» **Provided records**
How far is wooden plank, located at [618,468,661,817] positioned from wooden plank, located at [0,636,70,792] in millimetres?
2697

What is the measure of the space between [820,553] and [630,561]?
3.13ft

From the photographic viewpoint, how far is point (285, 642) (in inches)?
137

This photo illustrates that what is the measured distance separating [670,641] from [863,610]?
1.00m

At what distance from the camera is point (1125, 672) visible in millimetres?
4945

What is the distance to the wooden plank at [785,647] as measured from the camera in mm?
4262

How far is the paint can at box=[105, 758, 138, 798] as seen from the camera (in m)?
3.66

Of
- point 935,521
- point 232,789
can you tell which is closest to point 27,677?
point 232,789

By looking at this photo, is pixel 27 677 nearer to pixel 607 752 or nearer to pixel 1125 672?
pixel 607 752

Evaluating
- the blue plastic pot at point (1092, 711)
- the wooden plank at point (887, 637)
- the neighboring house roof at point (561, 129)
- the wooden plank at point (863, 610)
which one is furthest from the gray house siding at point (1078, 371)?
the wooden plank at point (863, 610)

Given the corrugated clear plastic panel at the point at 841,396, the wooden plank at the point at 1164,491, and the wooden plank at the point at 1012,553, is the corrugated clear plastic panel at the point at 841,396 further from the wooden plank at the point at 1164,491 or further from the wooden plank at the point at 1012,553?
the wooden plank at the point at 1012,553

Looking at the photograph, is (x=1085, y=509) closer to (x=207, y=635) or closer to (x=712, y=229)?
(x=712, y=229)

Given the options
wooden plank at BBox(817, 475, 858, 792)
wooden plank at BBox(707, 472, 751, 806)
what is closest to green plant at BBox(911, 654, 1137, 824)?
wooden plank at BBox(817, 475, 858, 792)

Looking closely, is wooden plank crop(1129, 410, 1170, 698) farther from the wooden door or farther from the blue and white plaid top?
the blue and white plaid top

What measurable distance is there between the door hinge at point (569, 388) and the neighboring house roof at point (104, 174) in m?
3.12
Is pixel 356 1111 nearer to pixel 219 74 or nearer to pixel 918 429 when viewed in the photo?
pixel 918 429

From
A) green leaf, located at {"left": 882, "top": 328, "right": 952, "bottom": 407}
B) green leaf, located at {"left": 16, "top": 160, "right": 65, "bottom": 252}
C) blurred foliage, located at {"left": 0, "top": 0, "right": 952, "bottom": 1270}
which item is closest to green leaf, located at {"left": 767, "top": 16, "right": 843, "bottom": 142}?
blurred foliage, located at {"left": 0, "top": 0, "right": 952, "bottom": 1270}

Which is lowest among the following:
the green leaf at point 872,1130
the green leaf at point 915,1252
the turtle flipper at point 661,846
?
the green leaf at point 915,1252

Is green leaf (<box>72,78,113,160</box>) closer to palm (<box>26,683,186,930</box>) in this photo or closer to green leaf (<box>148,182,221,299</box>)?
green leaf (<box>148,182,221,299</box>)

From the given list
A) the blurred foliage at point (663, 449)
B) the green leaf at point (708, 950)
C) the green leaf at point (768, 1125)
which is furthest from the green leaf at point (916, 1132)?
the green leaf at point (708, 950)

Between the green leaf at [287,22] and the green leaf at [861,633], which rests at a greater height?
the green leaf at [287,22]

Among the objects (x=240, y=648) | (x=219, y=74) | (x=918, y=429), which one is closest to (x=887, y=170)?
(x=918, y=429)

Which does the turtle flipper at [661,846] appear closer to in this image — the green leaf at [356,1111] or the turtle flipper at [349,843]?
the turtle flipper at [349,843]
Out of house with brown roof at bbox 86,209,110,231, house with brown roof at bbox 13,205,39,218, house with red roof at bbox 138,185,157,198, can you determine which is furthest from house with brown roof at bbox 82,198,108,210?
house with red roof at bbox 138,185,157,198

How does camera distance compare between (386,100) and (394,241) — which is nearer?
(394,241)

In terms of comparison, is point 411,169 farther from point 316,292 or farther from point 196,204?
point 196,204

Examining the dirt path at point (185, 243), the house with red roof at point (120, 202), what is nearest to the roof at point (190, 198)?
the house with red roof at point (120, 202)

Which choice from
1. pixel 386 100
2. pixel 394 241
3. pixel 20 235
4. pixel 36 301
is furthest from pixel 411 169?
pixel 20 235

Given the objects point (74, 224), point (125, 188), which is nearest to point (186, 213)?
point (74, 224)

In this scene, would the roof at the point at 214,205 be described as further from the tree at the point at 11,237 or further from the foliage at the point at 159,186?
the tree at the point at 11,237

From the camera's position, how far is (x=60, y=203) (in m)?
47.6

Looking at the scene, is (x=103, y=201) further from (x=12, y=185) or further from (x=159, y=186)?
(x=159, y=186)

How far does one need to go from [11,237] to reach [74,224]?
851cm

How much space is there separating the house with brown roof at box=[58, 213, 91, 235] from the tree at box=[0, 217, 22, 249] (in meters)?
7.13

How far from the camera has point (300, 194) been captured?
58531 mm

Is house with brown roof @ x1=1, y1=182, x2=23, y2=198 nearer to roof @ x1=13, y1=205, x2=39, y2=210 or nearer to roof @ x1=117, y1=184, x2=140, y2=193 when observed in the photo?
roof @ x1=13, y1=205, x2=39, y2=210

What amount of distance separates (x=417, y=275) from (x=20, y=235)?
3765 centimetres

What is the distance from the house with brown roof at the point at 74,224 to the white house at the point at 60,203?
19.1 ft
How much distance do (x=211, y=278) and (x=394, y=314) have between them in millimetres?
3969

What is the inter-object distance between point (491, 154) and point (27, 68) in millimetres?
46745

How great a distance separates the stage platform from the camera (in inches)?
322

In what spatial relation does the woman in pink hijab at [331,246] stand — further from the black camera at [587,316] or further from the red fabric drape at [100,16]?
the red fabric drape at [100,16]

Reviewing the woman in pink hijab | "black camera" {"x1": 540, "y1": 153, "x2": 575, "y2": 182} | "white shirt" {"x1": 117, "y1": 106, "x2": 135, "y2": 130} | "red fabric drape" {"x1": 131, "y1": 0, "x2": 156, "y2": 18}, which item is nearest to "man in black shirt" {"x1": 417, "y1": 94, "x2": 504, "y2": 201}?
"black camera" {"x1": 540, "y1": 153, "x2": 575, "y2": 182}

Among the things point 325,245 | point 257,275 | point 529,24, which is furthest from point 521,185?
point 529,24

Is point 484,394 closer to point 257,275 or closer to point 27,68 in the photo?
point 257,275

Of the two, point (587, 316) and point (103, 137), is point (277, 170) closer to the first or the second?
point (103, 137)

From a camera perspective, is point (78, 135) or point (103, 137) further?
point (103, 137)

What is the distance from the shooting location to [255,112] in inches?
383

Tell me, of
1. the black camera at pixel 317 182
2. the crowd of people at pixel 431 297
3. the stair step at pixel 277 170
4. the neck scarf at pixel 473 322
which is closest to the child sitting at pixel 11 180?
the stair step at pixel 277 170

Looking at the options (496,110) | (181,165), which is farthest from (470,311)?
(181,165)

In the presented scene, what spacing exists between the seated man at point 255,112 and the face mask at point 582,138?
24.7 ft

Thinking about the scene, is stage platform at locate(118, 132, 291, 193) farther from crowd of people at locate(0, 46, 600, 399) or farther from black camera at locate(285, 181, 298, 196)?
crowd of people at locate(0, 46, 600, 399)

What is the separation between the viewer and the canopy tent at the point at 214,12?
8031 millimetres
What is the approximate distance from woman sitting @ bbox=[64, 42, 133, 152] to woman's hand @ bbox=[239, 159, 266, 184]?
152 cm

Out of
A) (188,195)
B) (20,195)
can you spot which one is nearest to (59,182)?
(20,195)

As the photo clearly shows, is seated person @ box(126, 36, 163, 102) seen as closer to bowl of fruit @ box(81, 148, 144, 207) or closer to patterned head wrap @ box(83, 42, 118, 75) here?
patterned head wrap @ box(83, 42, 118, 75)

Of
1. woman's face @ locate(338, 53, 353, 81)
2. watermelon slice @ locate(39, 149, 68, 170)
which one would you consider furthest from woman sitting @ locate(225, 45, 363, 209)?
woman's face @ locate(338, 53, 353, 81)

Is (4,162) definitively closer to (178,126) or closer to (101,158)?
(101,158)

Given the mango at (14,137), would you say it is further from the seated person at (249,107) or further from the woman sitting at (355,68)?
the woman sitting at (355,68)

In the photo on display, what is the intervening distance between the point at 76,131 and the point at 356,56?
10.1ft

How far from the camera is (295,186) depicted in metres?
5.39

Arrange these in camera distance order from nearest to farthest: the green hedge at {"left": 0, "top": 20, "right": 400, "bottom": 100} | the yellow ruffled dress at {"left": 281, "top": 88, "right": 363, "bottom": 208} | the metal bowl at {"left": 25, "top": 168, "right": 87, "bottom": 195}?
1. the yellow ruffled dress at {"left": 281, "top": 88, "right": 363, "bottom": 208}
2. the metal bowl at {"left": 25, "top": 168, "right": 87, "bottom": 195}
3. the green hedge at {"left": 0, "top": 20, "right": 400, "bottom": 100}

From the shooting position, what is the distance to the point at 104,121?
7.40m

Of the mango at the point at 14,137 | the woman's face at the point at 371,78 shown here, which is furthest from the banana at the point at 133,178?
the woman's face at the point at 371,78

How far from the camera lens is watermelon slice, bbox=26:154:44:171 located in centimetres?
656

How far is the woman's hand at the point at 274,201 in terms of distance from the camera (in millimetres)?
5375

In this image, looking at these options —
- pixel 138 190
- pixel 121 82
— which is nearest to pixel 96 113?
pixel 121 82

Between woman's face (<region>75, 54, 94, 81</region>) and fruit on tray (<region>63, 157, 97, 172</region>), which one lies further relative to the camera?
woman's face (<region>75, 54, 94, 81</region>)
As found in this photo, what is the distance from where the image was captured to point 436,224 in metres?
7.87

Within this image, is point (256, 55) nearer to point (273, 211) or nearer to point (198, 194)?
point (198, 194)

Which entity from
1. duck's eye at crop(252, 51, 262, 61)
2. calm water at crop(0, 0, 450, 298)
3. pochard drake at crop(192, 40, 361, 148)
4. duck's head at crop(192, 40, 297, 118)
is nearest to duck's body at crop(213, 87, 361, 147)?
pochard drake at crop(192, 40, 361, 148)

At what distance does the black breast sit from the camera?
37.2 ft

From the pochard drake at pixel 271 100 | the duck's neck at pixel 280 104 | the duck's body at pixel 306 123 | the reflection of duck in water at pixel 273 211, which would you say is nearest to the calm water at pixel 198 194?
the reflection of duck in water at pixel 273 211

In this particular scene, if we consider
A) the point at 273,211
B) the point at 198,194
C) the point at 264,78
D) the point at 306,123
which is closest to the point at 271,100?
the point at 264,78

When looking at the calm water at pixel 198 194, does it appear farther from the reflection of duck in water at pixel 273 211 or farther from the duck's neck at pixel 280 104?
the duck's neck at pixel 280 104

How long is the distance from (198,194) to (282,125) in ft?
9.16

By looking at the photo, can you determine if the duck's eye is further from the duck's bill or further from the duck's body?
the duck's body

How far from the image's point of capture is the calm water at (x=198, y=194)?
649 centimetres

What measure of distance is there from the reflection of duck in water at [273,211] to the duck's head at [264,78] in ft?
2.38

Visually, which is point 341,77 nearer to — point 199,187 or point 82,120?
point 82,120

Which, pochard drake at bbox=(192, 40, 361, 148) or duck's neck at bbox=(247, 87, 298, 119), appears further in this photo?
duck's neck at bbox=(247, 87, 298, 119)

» **Given exercise**
Could you copy the rows from the line containing "From the camera's" down to the line containing "3765 centimetres", switching "house with brown roof" to "brown-roofed house" and leaving everything else unchanged?

» **Exercise solution**
From the camera's position, how far is (x=60, y=203) (in m)?
47.6

Looking at the scene, is (x=103, y=201) further from (x=12, y=185) or further from (x=159, y=186)?
(x=159, y=186)

How far does one need to go from [11,237] to reach [74,224]?
851cm

How much space is there separating the brown-roofed house at box=[58, 213, 91, 235] from the tree at box=[0, 217, 22, 249] (in meters)?
7.13

How far from the camera has point (300, 194) been captured?
58531 mm

Is brown-roofed house @ x1=1, y1=182, x2=23, y2=198 nearer to roof @ x1=13, y1=205, x2=39, y2=210 or nearer to roof @ x1=117, y1=184, x2=140, y2=193 when observed in the photo?
roof @ x1=13, y1=205, x2=39, y2=210

What amount of distance separates (x=417, y=275) from (x=20, y=235)?
3765 centimetres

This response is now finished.